# Texte à lire
··········

On parle beaucoup de l’évolution des systèmes éducatifs de cette partie de l’Asie : Chine, Corée, Singapour, en tête dans les classements internationaux. Ces classements sont-ils fiables, selon vous et pourquoi y a-t-il un classement spécifique pour Shanghaï sans qu’on ne sache rien du reste de la Chine ?

Les démarches de conception, de passation, de recueil et de traitement des données des épreuves ont été définies de façon très précise et très transparente par des experts très compétents. Elles sont certainement appliquées de façon stricte là où c’est possible. Mais, même avec la meilleure volonté, est-ce possible et rendu possible partout ? Il est légitime de se poser des questions dans des pays où existent des zones rurales difficilement accessibles, comme c’est le cas, par exemple, au Vietnam où vivent en autarcie de nombreuses ethnies dans les montagnes. On se doute que le coût financier et humain des opérations d’évaluation dans de telles zones doit être élevé et que les Autorités nationales ne sont peut-être pas prêtes à y consentir.

··········

# Données fournies
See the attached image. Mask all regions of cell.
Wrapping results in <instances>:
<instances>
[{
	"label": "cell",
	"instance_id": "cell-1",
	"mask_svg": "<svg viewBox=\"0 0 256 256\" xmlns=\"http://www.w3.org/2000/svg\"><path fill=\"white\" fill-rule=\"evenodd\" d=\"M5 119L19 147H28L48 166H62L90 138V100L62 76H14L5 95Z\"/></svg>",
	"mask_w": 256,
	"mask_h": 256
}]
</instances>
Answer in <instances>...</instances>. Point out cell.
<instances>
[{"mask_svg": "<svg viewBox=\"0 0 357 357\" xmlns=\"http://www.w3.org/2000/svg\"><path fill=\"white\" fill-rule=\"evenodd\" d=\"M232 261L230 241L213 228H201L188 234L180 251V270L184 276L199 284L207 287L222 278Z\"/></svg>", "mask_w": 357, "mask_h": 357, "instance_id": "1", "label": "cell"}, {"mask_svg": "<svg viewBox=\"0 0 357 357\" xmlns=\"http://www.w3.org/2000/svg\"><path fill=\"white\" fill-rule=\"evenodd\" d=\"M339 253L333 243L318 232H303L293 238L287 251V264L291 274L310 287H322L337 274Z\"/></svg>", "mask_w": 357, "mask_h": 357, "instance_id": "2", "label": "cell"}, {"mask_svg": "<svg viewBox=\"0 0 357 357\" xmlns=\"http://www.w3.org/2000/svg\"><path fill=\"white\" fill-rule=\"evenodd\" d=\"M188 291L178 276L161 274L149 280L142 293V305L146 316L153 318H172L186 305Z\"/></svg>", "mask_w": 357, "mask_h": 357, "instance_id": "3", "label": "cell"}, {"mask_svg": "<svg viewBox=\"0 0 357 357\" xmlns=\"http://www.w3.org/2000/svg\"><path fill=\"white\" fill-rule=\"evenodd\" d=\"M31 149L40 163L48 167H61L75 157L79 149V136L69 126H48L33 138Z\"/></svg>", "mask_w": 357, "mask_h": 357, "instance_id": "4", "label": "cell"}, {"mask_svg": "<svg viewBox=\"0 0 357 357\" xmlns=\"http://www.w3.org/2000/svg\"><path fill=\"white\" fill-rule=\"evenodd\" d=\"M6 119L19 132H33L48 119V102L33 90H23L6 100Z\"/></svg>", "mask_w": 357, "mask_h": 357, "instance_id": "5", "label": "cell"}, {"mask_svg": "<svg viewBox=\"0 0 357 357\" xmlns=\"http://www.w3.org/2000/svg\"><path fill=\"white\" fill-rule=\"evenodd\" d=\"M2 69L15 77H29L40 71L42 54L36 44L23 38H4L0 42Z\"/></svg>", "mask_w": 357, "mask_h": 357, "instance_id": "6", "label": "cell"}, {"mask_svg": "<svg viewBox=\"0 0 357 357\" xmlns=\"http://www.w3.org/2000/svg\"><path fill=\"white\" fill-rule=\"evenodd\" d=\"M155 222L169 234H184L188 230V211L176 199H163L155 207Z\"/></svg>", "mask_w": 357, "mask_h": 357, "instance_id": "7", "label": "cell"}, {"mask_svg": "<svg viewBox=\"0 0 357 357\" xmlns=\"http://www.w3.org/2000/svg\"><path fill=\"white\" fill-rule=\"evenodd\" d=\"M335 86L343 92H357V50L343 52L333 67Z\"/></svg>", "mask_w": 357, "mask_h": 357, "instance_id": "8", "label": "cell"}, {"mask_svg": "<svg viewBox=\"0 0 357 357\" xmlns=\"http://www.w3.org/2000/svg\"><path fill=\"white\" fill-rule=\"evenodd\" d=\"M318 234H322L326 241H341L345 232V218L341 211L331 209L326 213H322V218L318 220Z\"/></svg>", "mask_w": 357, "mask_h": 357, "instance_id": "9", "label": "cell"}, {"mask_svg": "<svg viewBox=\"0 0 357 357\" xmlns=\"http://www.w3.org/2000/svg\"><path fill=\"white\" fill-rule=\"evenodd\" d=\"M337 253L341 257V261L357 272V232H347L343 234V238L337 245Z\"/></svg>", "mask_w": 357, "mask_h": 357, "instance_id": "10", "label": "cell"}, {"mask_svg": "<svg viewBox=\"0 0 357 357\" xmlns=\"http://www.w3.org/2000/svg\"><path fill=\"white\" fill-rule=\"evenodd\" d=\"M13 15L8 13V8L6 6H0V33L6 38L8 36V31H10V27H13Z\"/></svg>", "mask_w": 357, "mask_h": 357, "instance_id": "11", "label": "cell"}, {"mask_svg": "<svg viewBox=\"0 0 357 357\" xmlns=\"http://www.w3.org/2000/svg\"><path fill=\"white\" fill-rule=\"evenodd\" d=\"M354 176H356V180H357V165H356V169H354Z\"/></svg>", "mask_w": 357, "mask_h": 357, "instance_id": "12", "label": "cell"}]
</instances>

··········

# Consigne
Recopiez mot pour mot le passage du texte sur les classements éducatifs qui commence aux mots « Les démarches de » et s'arrête après « à y consentir. ».

# Corrigé
Les démarches de conception, de passation, de recueil et de traitement des données des épreuves ont été définies de façon très précise et très transparente par des experts très compétents. Elles sont certainement appliquées de façon stricte là où c’est possible. Mais, même avec la meilleure volonté, est-ce possible et rendu possible partout ? Il est légitime de se poser des questions dans des pays où existent des zones rurales difficilement accessibles, comme c’est le cas, par exemple, au Vietnam où vivent en autarcie de nombreuses ethnies dans les montagnes. On se doute que le coût financier et humain des opérations d’évaluation dans de telles zones doit être élevé et que les Autorités nationales ne sont peut-être pas prêtes à y consentir.